▶ **GIVEN TASK**: Carry on the forum thread about the IB15 subwoofers from the point where it stops.

I have been back and forth on rather or not I should run one or two? But, given the theoretical numbers and also what you posted I really think one will do it for me even though my car is larger (300M). John states that 300 watts should take these to max but I am torn right now if I want to supply 360 watts or 600 watts? I really would like to use the lower power as it would simplify my system down to two 4 channel amps. The higher power setup will require three amps and right now I am leaning towards that...as I have allways used modest power but want some impact this time around.

Myself, I was set on using a W15GTi but the heft and depth of that driver creates more of a challenge. With these IB15's I can bring my baffle wall in closer to the seats and there are no worries of the overhanging weight like that of the W15GTi. Anyway, It is much too cold here to get things rolling but I am getting inspired (Thanks to reviews like this!) to purchase a heater for my garage so that I can go to work.

Thanks again for the review!


----------



## AWC

Excellent review. I appreciate the time and effort it took to create an understandable and articulate review of a product we'll all be paying attention to.


----------



## nickgonzo

Looks like a mean setup you have there, nice review and love the pics


----------



## kenk

Looks like a good choice for large IB. Hopefully I can get a more thorough listen at the meet on the 3rd. Last time I heard it I think there was only one and it was moving some violent bass air


----------



## cvjoint

WLDock said:


> I could not agree more!
> Great review and glad to hear the subs perform as advertised. Anyone considering running IB should look at these. You did a great job in getting those in and things look nice as well.
> 
> I have been back and forth on rather or not I should run one or two? But, given the theoretical numbers and also what you posted I really think one will do it for me even though my car is larger (300M). John states that 300 watts should take these to max but I am torn right now if I want to supply 360 watts or 600 watts? I really would like to use the lower power as it would simplify my system down to two 4 channel amps. The higher power setup will require three amps and right now I am leaning towards that...as I have allways used modest power but want some impact this time around.
> 
> Myself, I was set on using a W15GTi but the heft and depth of that driver creates more of a challenge. With these IB15's I can bring my baffle wall in closer to the seats and there are no worries of the overhanging weight like that of the W15GTi. Anyway, It is much too cold here to get things rolling but I am getting inspired (Thanks to reviews like this!) to purchase a heater for my garage so that I can go to work.
> 
> Thanks again for the review!

▶ **COLLECTED DATA**:

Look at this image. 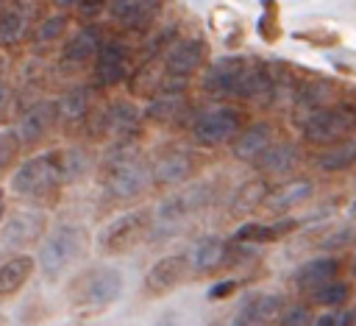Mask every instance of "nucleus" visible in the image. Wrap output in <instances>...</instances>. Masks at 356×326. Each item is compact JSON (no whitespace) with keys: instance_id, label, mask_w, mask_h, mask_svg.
<instances>
[{"instance_id":"nucleus-1","label":"nucleus","mask_w":356,"mask_h":326,"mask_svg":"<svg viewBox=\"0 0 356 326\" xmlns=\"http://www.w3.org/2000/svg\"><path fill=\"white\" fill-rule=\"evenodd\" d=\"M120 295H122V273L111 265L86 267L67 287L70 306L81 318H92V315L106 312Z\"/></svg>"},{"instance_id":"nucleus-2","label":"nucleus","mask_w":356,"mask_h":326,"mask_svg":"<svg viewBox=\"0 0 356 326\" xmlns=\"http://www.w3.org/2000/svg\"><path fill=\"white\" fill-rule=\"evenodd\" d=\"M150 184H153L150 164L136 150H131L128 145H120L108 156V162L103 167V189L111 201H134Z\"/></svg>"},{"instance_id":"nucleus-3","label":"nucleus","mask_w":356,"mask_h":326,"mask_svg":"<svg viewBox=\"0 0 356 326\" xmlns=\"http://www.w3.org/2000/svg\"><path fill=\"white\" fill-rule=\"evenodd\" d=\"M64 164H61V153L58 150H47V153H36L31 159H25L14 176H11V192H17L19 198H31V201H44L58 195L61 184H64Z\"/></svg>"},{"instance_id":"nucleus-4","label":"nucleus","mask_w":356,"mask_h":326,"mask_svg":"<svg viewBox=\"0 0 356 326\" xmlns=\"http://www.w3.org/2000/svg\"><path fill=\"white\" fill-rule=\"evenodd\" d=\"M86 248H89L86 228L75 223H61L44 237L39 256H36V267L42 270L47 281H56L72 262H78L86 254Z\"/></svg>"},{"instance_id":"nucleus-5","label":"nucleus","mask_w":356,"mask_h":326,"mask_svg":"<svg viewBox=\"0 0 356 326\" xmlns=\"http://www.w3.org/2000/svg\"><path fill=\"white\" fill-rule=\"evenodd\" d=\"M209 201H211V184L206 181L189 184L178 189L175 195L164 198L159 209L153 212V237H172L175 231L186 226V220L200 215L209 206Z\"/></svg>"},{"instance_id":"nucleus-6","label":"nucleus","mask_w":356,"mask_h":326,"mask_svg":"<svg viewBox=\"0 0 356 326\" xmlns=\"http://www.w3.org/2000/svg\"><path fill=\"white\" fill-rule=\"evenodd\" d=\"M153 237V212L150 209H134L120 217H114L97 237L100 251L106 256H122L139 248Z\"/></svg>"},{"instance_id":"nucleus-7","label":"nucleus","mask_w":356,"mask_h":326,"mask_svg":"<svg viewBox=\"0 0 356 326\" xmlns=\"http://www.w3.org/2000/svg\"><path fill=\"white\" fill-rule=\"evenodd\" d=\"M303 139L314 148H331L342 139H348L356 131V111L350 103H334L314 114H309L300 123Z\"/></svg>"},{"instance_id":"nucleus-8","label":"nucleus","mask_w":356,"mask_h":326,"mask_svg":"<svg viewBox=\"0 0 356 326\" xmlns=\"http://www.w3.org/2000/svg\"><path fill=\"white\" fill-rule=\"evenodd\" d=\"M245 128V117L239 109L234 106H214L200 111L192 123H189V134L192 142L200 148H220L236 139V134Z\"/></svg>"},{"instance_id":"nucleus-9","label":"nucleus","mask_w":356,"mask_h":326,"mask_svg":"<svg viewBox=\"0 0 356 326\" xmlns=\"http://www.w3.org/2000/svg\"><path fill=\"white\" fill-rule=\"evenodd\" d=\"M253 59L248 56H222V59H214L206 72H203V92L217 98V100H239L242 95V84L248 78V70H250Z\"/></svg>"},{"instance_id":"nucleus-10","label":"nucleus","mask_w":356,"mask_h":326,"mask_svg":"<svg viewBox=\"0 0 356 326\" xmlns=\"http://www.w3.org/2000/svg\"><path fill=\"white\" fill-rule=\"evenodd\" d=\"M184 256L189 276H211L234 259V245L217 234H209V237H197Z\"/></svg>"},{"instance_id":"nucleus-11","label":"nucleus","mask_w":356,"mask_h":326,"mask_svg":"<svg viewBox=\"0 0 356 326\" xmlns=\"http://www.w3.org/2000/svg\"><path fill=\"white\" fill-rule=\"evenodd\" d=\"M131 47L120 39H108L103 42V47L97 50L95 61H92V75H95V84L103 86V89H111L122 81H128L131 75Z\"/></svg>"},{"instance_id":"nucleus-12","label":"nucleus","mask_w":356,"mask_h":326,"mask_svg":"<svg viewBox=\"0 0 356 326\" xmlns=\"http://www.w3.org/2000/svg\"><path fill=\"white\" fill-rule=\"evenodd\" d=\"M192 176H195V156L184 148L161 150L150 162V178H153V187H159V189L184 187Z\"/></svg>"},{"instance_id":"nucleus-13","label":"nucleus","mask_w":356,"mask_h":326,"mask_svg":"<svg viewBox=\"0 0 356 326\" xmlns=\"http://www.w3.org/2000/svg\"><path fill=\"white\" fill-rule=\"evenodd\" d=\"M58 125V109L56 100H36L33 106H28L17 123V137L22 142V148H36L42 145L50 131Z\"/></svg>"},{"instance_id":"nucleus-14","label":"nucleus","mask_w":356,"mask_h":326,"mask_svg":"<svg viewBox=\"0 0 356 326\" xmlns=\"http://www.w3.org/2000/svg\"><path fill=\"white\" fill-rule=\"evenodd\" d=\"M161 59H164L167 75H175V78H186V81H189V75H195V72L206 64V59H209V45H206L203 39H197V36L175 39V42L167 47V53H164Z\"/></svg>"},{"instance_id":"nucleus-15","label":"nucleus","mask_w":356,"mask_h":326,"mask_svg":"<svg viewBox=\"0 0 356 326\" xmlns=\"http://www.w3.org/2000/svg\"><path fill=\"white\" fill-rule=\"evenodd\" d=\"M103 31L97 28V25H83V28H78L67 42H64V47H61V59H58V64H61V70L64 72H75V70H81V67H86L89 61H95V56H97V50L103 47Z\"/></svg>"},{"instance_id":"nucleus-16","label":"nucleus","mask_w":356,"mask_h":326,"mask_svg":"<svg viewBox=\"0 0 356 326\" xmlns=\"http://www.w3.org/2000/svg\"><path fill=\"white\" fill-rule=\"evenodd\" d=\"M161 11V0H111L108 17L128 33H145Z\"/></svg>"},{"instance_id":"nucleus-17","label":"nucleus","mask_w":356,"mask_h":326,"mask_svg":"<svg viewBox=\"0 0 356 326\" xmlns=\"http://www.w3.org/2000/svg\"><path fill=\"white\" fill-rule=\"evenodd\" d=\"M186 276V256L184 254H167L161 259H156L150 265V270L145 273V295L150 298H161L167 293H172Z\"/></svg>"},{"instance_id":"nucleus-18","label":"nucleus","mask_w":356,"mask_h":326,"mask_svg":"<svg viewBox=\"0 0 356 326\" xmlns=\"http://www.w3.org/2000/svg\"><path fill=\"white\" fill-rule=\"evenodd\" d=\"M47 231V215L39 209H25V212H14L6 223H3V242L8 248H28L33 242H39Z\"/></svg>"},{"instance_id":"nucleus-19","label":"nucleus","mask_w":356,"mask_h":326,"mask_svg":"<svg viewBox=\"0 0 356 326\" xmlns=\"http://www.w3.org/2000/svg\"><path fill=\"white\" fill-rule=\"evenodd\" d=\"M339 279V259L337 256H314L309 262H303L295 273H292V287L300 295H314L317 290H323L325 284Z\"/></svg>"},{"instance_id":"nucleus-20","label":"nucleus","mask_w":356,"mask_h":326,"mask_svg":"<svg viewBox=\"0 0 356 326\" xmlns=\"http://www.w3.org/2000/svg\"><path fill=\"white\" fill-rule=\"evenodd\" d=\"M142 120H145V111L134 100H128V98L111 100L103 109V134H108V137L122 142V139L134 137V131L139 128Z\"/></svg>"},{"instance_id":"nucleus-21","label":"nucleus","mask_w":356,"mask_h":326,"mask_svg":"<svg viewBox=\"0 0 356 326\" xmlns=\"http://www.w3.org/2000/svg\"><path fill=\"white\" fill-rule=\"evenodd\" d=\"M284 301L275 293H250L242 298L239 309L231 318V326H264L270 318L281 312Z\"/></svg>"},{"instance_id":"nucleus-22","label":"nucleus","mask_w":356,"mask_h":326,"mask_svg":"<svg viewBox=\"0 0 356 326\" xmlns=\"http://www.w3.org/2000/svg\"><path fill=\"white\" fill-rule=\"evenodd\" d=\"M273 142H275L273 125H270L267 120H256V123L245 125V128L236 134V139L231 142V153H234V159H239V162H256Z\"/></svg>"},{"instance_id":"nucleus-23","label":"nucleus","mask_w":356,"mask_h":326,"mask_svg":"<svg viewBox=\"0 0 356 326\" xmlns=\"http://www.w3.org/2000/svg\"><path fill=\"white\" fill-rule=\"evenodd\" d=\"M312 195H314V181H309V178H292V181L270 189L261 209H267L273 215H286V212L298 209L300 203H306Z\"/></svg>"},{"instance_id":"nucleus-24","label":"nucleus","mask_w":356,"mask_h":326,"mask_svg":"<svg viewBox=\"0 0 356 326\" xmlns=\"http://www.w3.org/2000/svg\"><path fill=\"white\" fill-rule=\"evenodd\" d=\"M164 75H167V70H164V59H142L134 70H131V75H128V92L134 95V98H145V100H150L153 95H159V89H161V84H164Z\"/></svg>"},{"instance_id":"nucleus-25","label":"nucleus","mask_w":356,"mask_h":326,"mask_svg":"<svg viewBox=\"0 0 356 326\" xmlns=\"http://www.w3.org/2000/svg\"><path fill=\"white\" fill-rule=\"evenodd\" d=\"M292 106L298 111H303V120L325 106H334V84L325 81V78H306V81H298V89H295V100ZM300 120V123H303Z\"/></svg>"},{"instance_id":"nucleus-26","label":"nucleus","mask_w":356,"mask_h":326,"mask_svg":"<svg viewBox=\"0 0 356 326\" xmlns=\"http://www.w3.org/2000/svg\"><path fill=\"white\" fill-rule=\"evenodd\" d=\"M56 109H58V125L61 128L86 125L89 114H92V89L89 86H72L70 92H64L56 100Z\"/></svg>"},{"instance_id":"nucleus-27","label":"nucleus","mask_w":356,"mask_h":326,"mask_svg":"<svg viewBox=\"0 0 356 326\" xmlns=\"http://www.w3.org/2000/svg\"><path fill=\"white\" fill-rule=\"evenodd\" d=\"M36 259L31 254H11L8 259L0 262V298L17 295L33 276Z\"/></svg>"},{"instance_id":"nucleus-28","label":"nucleus","mask_w":356,"mask_h":326,"mask_svg":"<svg viewBox=\"0 0 356 326\" xmlns=\"http://www.w3.org/2000/svg\"><path fill=\"white\" fill-rule=\"evenodd\" d=\"M189 109V98L186 92H159L147 100L145 109V120L156 123V125H175Z\"/></svg>"},{"instance_id":"nucleus-29","label":"nucleus","mask_w":356,"mask_h":326,"mask_svg":"<svg viewBox=\"0 0 356 326\" xmlns=\"http://www.w3.org/2000/svg\"><path fill=\"white\" fill-rule=\"evenodd\" d=\"M298 226L300 223L295 217H278L273 223H242L234 231V240L236 242H245V245L248 242H253V245H259V242H278V240L289 237Z\"/></svg>"},{"instance_id":"nucleus-30","label":"nucleus","mask_w":356,"mask_h":326,"mask_svg":"<svg viewBox=\"0 0 356 326\" xmlns=\"http://www.w3.org/2000/svg\"><path fill=\"white\" fill-rule=\"evenodd\" d=\"M300 162V150L295 142H273L253 164L261 176H286L298 167Z\"/></svg>"},{"instance_id":"nucleus-31","label":"nucleus","mask_w":356,"mask_h":326,"mask_svg":"<svg viewBox=\"0 0 356 326\" xmlns=\"http://www.w3.org/2000/svg\"><path fill=\"white\" fill-rule=\"evenodd\" d=\"M270 187L264 178H250L245 184L236 187V192L231 195V203H228V217L234 220H242L245 215H253L256 209L264 206V198H267Z\"/></svg>"},{"instance_id":"nucleus-32","label":"nucleus","mask_w":356,"mask_h":326,"mask_svg":"<svg viewBox=\"0 0 356 326\" xmlns=\"http://www.w3.org/2000/svg\"><path fill=\"white\" fill-rule=\"evenodd\" d=\"M314 164L323 170V173H342V170H350L356 164V137H348L331 148H323L314 159Z\"/></svg>"},{"instance_id":"nucleus-33","label":"nucleus","mask_w":356,"mask_h":326,"mask_svg":"<svg viewBox=\"0 0 356 326\" xmlns=\"http://www.w3.org/2000/svg\"><path fill=\"white\" fill-rule=\"evenodd\" d=\"M28 8L25 6H8L0 11V45L11 47L17 45L28 31Z\"/></svg>"},{"instance_id":"nucleus-34","label":"nucleus","mask_w":356,"mask_h":326,"mask_svg":"<svg viewBox=\"0 0 356 326\" xmlns=\"http://www.w3.org/2000/svg\"><path fill=\"white\" fill-rule=\"evenodd\" d=\"M350 293H353L350 284L337 279V281L325 284L323 290H317L309 301H312V306H323V309H345V304L350 301Z\"/></svg>"},{"instance_id":"nucleus-35","label":"nucleus","mask_w":356,"mask_h":326,"mask_svg":"<svg viewBox=\"0 0 356 326\" xmlns=\"http://www.w3.org/2000/svg\"><path fill=\"white\" fill-rule=\"evenodd\" d=\"M278 323L281 326H312L314 315H312V304L309 301H289L281 306L278 312Z\"/></svg>"},{"instance_id":"nucleus-36","label":"nucleus","mask_w":356,"mask_h":326,"mask_svg":"<svg viewBox=\"0 0 356 326\" xmlns=\"http://www.w3.org/2000/svg\"><path fill=\"white\" fill-rule=\"evenodd\" d=\"M19 150H22V142H19L17 131H11V128L0 131V176L14 170V164L19 159Z\"/></svg>"},{"instance_id":"nucleus-37","label":"nucleus","mask_w":356,"mask_h":326,"mask_svg":"<svg viewBox=\"0 0 356 326\" xmlns=\"http://www.w3.org/2000/svg\"><path fill=\"white\" fill-rule=\"evenodd\" d=\"M67 25H70V17L67 14H50V17H44L39 22V28H36V42L47 45V42L61 39L67 33Z\"/></svg>"},{"instance_id":"nucleus-38","label":"nucleus","mask_w":356,"mask_h":326,"mask_svg":"<svg viewBox=\"0 0 356 326\" xmlns=\"http://www.w3.org/2000/svg\"><path fill=\"white\" fill-rule=\"evenodd\" d=\"M61 164H64V178L75 181L89 170V156L83 148H70V150H61Z\"/></svg>"},{"instance_id":"nucleus-39","label":"nucleus","mask_w":356,"mask_h":326,"mask_svg":"<svg viewBox=\"0 0 356 326\" xmlns=\"http://www.w3.org/2000/svg\"><path fill=\"white\" fill-rule=\"evenodd\" d=\"M259 33H261V39H267V42H275L278 33H281L278 14H275V3H273V0H264V14H261V20H259Z\"/></svg>"},{"instance_id":"nucleus-40","label":"nucleus","mask_w":356,"mask_h":326,"mask_svg":"<svg viewBox=\"0 0 356 326\" xmlns=\"http://www.w3.org/2000/svg\"><path fill=\"white\" fill-rule=\"evenodd\" d=\"M353 237H356V231H353V228H339V231H334L328 240H323V248H325V251H337V248L348 245Z\"/></svg>"},{"instance_id":"nucleus-41","label":"nucleus","mask_w":356,"mask_h":326,"mask_svg":"<svg viewBox=\"0 0 356 326\" xmlns=\"http://www.w3.org/2000/svg\"><path fill=\"white\" fill-rule=\"evenodd\" d=\"M339 318H342V309H328L320 318H314L312 326H339Z\"/></svg>"},{"instance_id":"nucleus-42","label":"nucleus","mask_w":356,"mask_h":326,"mask_svg":"<svg viewBox=\"0 0 356 326\" xmlns=\"http://www.w3.org/2000/svg\"><path fill=\"white\" fill-rule=\"evenodd\" d=\"M234 287H236V281H234V279H225V281H220V284H214V287L209 290V298H225Z\"/></svg>"},{"instance_id":"nucleus-43","label":"nucleus","mask_w":356,"mask_h":326,"mask_svg":"<svg viewBox=\"0 0 356 326\" xmlns=\"http://www.w3.org/2000/svg\"><path fill=\"white\" fill-rule=\"evenodd\" d=\"M178 323H181L178 312H175V309H167V312H161V315L156 318V323H153V326H178Z\"/></svg>"},{"instance_id":"nucleus-44","label":"nucleus","mask_w":356,"mask_h":326,"mask_svg":"<svg viewBox=\"0 0 356 326\" xmlns=\"http://www.w3.org/2000/svg\"><path fill=\"white\" fill-rule=\"evenodd\" d=\"M106 3H111V0H81L78 6H81L83 11H89V14H92V11H97V8H103Z\"/></svg>"},{"instance_id":"nucleus-45","label":"nucleus","mask_w":356,"mask_h":326,"mask_svg":"<svg viewBox=\"0 0 356 326\" xmlns=\"http://www.w3.org/2000/svg\"><path fill=\"white\" fill-rule=\"evenodd\" d=\"M8 100H11V92H8V86H6V84H0V117L6 114V109H8Z\"/></svg>"},{"instance_id":"nucleus-46","label":"nucleus","mask_w":356,"mask_h":326,"mask_svg":"<svg viewBox=\"0 0 356 326\" xmlns=\"http://www.w3.org/2000/svg\"><path fill=\"white\" fill-rule=\"evenodd\" d=\"M339 326H356V309H342Z\"/></svg>"},{"instance_id":"nucleus-47","label":"nucleus","mask_w":356,"mask_h":326,"mask_svg":"<svg viewBox=\"0 0 356 326\" xmlns=\"http://www.w3.org/2000/svg\"><path fill=\"white\" fill-rule=\"evenodd\" d=\"M3 215H6V189L0 187V220H3Z\"/></svg>"},{"instance_id":"nucleus-48","label":"nucleus","mask_w":356,"mask_h":326,"mask_svg":"<svg viewBox=\"0 0 356 326\" xmlns=\"http://www.w3.org/2000/svg\"><path fill=\"white\" fill-rule=\"evenodd\" d=\"M56 3H58L61 8H72V6H78L81 0H56Z\"/></svg>"},{"instance_id":"nucleus-49","label":"nucleus","mask_w":356,"mask_h":326,"mask_svg":"<svg viewBox=\"0 0 356 326\" xmlns=\"http://www.w3.org/2000/svg\"><path fill=\"white\" fill-rule=\"evenodd\" d=\"M348 212H350V217H356V198H353V203H350V209H348Z\"/></svg>"},{"instance_id":"nucleus-50","label":"nucleus","mask_w":356,"mask_h":326,"mask_svg":"<svg viewBox=\"0 0 356 326\" xmlns=\"http://www.w3.org/2000/svg\"><path fill=\"white\" fill-rule=\"evenodd\" d=\"M0 326H11V320H8L6 315H0Z\"/></svg>"},{"instance_id":"nucleus-51","label":"nucleus","mask_w":356,"mask_h":326,"mask_svg":"<svg viewBox=\"0 0 356 326\" xmlns=\"http://www.w3.org/2000/svg\"><path fill=\"white\" fill-rule=\"evenodd\" d=\"M206 326H222V320H217V318H214V320H209Z\"/></svg>"},{"instance_id":"nucleus-52","label":"nucleus","mask_w":356,"mask_h":326,"mask_svg":"<svg viewBox=\"0 0 356 326\" xmlns=\"http://www.w3.org/2000/svg\"><path fill=\"white\" fill-rule=\"evenodd\" d=\"M350 270H353V276H356V256H353V265H350Z\"/></svg>"},{"instance_id":"nucleus-53","label":"nucleus","mask_w":356,"mask_h":326,"mask_svg":"<svg viewBox=\"0 0 356 326\" xmlns=\"http://www.w3.org/2000/svg\"><path fill=\"white\" fill-rule=\"evenodd\" d=\"M3 8H6V0H0V11H3Z\"/></svg>"},{"instance_id":"nucleus-54","label":"nucleus","mask_w":356,"mask_h":326,"mask_svg":"<svg viewBox=\"0 0 356 326\" xmlns=\"http://www.w3.org/2000/svg\"><path fill=\"white\" fill-rule=\"evenodd\" d=\"M350 106H353V111H356V100H353V103H350Z\"/></svg>"},{"instance_id":"nucleus-55","label":"nucleus","mask_w":356,"mask_h":326,"mask_svg":"<svg viewBox=\"0 0 356 326\" xmlns=\"http://www.w3.org/2000/svg\"><path fill=\"white\" fill-rule=\"evenodd\" d=\"M0 70H3V61H0Z\"/></svg>"}]
</instances>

▶ **ANSWER TO THIS PROBLEM**:
Well if you want to use a single sub 360w is plenty. Your trunk is already larger and if only one sub is going to use all that airspace it's even easier to push it to xmax. I doubt mine ever saw anything over 300w. I have them at the -12db setting on the Alpine gain control, the Polk amps are switched to low input setting, the gain is at 60%, and I only go up to 5db up on the subwoofer control. 

I looked at the JBL sub too. I'm not sure it is better in any regards when compared to the AE. The shorting ring implementation in the IB15 seems to make a better job lowering inductance than the ultra deep differential drive motor. For that much mounting depth I would like to see at least 25mm of throw, but the review on this site is uninspiring unless off course the Klippel can't measure it correctly. And it does weigh quite a bit more, although for a torque monster like the 300M I wouldn't worry about it. I'm sure the JBL driver sounds good, I quite a fan of Harman products. 

I owed this review a long time ago but I couldn't bear the risk of reviewing a low distortion driver without an MLS plot. For one, I'm always underestimating the output of well build drivers, I have to see an SPL meter to believe it's playing loud. Motor noise, high inductance and distortion can easily be misinterpreted as additional output.


----------



## cvjoint

kenk said:


> Looks like a good choice for large IB. Hopefully I can get a more thorough listen at the meet on the 3rd. Last time I heard it I think there was only one and it was moving some violent bass air


LOL really, I must have been slacking off. I know for sure I fried an amp when I had the Idmaxes and there were only two working.


----------



## mvw2

Yay, some AE lovin' <claps>

It's nice to see some use and a review of their 15" IB. It makes me wish I had a car with a trunk again.


----------



## cvjoint

mvw2 said:


> Yay, some AE lovin' <claps>
> 
> It's nice to see some use and a review of their 15" IB. It makes me wish I had a car with a trunk again.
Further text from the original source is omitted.